Tem portugueses consigo no grupo?
Tiago Branco: Sim, temos uma pós-doc que chegou agora e trabalha em dois laboratórios aqui do instituto. E um dos meus primeiros estudantes é português, também é de Almada, veio da Escola Secundária de Cacilhas e fez o mestrado na FMUL e o doutoramento no meu laboratório.
Recebeu uma distinção da Francis Crick Medal. Que distinção é esta e porque é que lhe foi atribuída?

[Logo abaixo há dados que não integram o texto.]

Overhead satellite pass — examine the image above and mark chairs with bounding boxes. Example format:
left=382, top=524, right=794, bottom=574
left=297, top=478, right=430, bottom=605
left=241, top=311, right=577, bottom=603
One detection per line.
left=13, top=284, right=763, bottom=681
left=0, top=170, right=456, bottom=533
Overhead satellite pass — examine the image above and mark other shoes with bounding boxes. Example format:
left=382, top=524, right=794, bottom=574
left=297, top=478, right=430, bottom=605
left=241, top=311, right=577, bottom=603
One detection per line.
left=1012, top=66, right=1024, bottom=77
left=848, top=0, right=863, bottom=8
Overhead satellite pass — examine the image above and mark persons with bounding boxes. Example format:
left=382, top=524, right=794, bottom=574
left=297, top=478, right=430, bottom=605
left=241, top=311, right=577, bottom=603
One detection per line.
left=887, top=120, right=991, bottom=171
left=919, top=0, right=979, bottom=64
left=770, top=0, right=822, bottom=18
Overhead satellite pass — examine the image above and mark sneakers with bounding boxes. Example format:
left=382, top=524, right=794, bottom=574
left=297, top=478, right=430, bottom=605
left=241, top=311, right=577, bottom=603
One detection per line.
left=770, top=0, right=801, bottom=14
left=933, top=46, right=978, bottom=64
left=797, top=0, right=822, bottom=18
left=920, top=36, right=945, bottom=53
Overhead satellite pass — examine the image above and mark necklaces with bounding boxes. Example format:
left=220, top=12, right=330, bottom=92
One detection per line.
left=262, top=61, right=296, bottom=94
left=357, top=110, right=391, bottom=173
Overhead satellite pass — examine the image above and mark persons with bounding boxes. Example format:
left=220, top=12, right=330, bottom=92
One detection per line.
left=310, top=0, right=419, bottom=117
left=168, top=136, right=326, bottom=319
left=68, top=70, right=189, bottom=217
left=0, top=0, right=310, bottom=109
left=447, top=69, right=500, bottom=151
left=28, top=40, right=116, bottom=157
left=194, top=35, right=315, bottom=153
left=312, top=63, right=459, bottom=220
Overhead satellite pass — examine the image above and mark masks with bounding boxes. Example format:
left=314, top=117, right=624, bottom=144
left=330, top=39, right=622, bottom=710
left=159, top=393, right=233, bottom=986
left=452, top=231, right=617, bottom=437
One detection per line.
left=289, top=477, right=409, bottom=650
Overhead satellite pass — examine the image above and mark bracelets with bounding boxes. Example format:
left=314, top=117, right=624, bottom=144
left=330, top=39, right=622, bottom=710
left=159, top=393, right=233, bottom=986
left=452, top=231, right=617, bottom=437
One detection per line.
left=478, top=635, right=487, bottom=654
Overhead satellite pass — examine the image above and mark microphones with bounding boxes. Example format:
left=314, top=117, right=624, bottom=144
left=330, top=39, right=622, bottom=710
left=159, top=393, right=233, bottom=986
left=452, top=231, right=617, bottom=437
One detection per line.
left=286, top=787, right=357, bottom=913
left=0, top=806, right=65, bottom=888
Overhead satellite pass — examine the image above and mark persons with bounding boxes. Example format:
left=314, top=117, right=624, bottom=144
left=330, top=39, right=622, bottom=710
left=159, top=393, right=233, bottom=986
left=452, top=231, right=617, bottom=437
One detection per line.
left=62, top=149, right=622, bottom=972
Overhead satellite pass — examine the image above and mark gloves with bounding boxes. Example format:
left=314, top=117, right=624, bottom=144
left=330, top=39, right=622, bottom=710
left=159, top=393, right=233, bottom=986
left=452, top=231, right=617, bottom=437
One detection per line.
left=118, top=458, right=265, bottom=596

Tiago Branco: É dado pela Royal Society – uma instituição muito antiga e prestigiada de cientistas do Reino Unido – todos os anos atribui medalhas, de vários níveis. A Francis Crick Medal é dada a Investigadores numa fase inicial da carreira independente, que tenham feito algum progresso na área das Neurociências, com componente celular e molecular.
Foi o primeiro Português a receber esta medalha. Como é que recebeu essa notícia?
Tiago Branco: Nem sabia que tinha sido nomeado. Foi uma surpresa grande. Pelo que percebo, há alguém que nomeia e depois há uma série de pessoas que discutem. O principal é saber que há um conjunto de seniores que acham que o que estamos a fazer é interessante e importante. E esse reconhecimento é o mais importante e é ótimo.
Voltar para Portugal está completamente fora de questão?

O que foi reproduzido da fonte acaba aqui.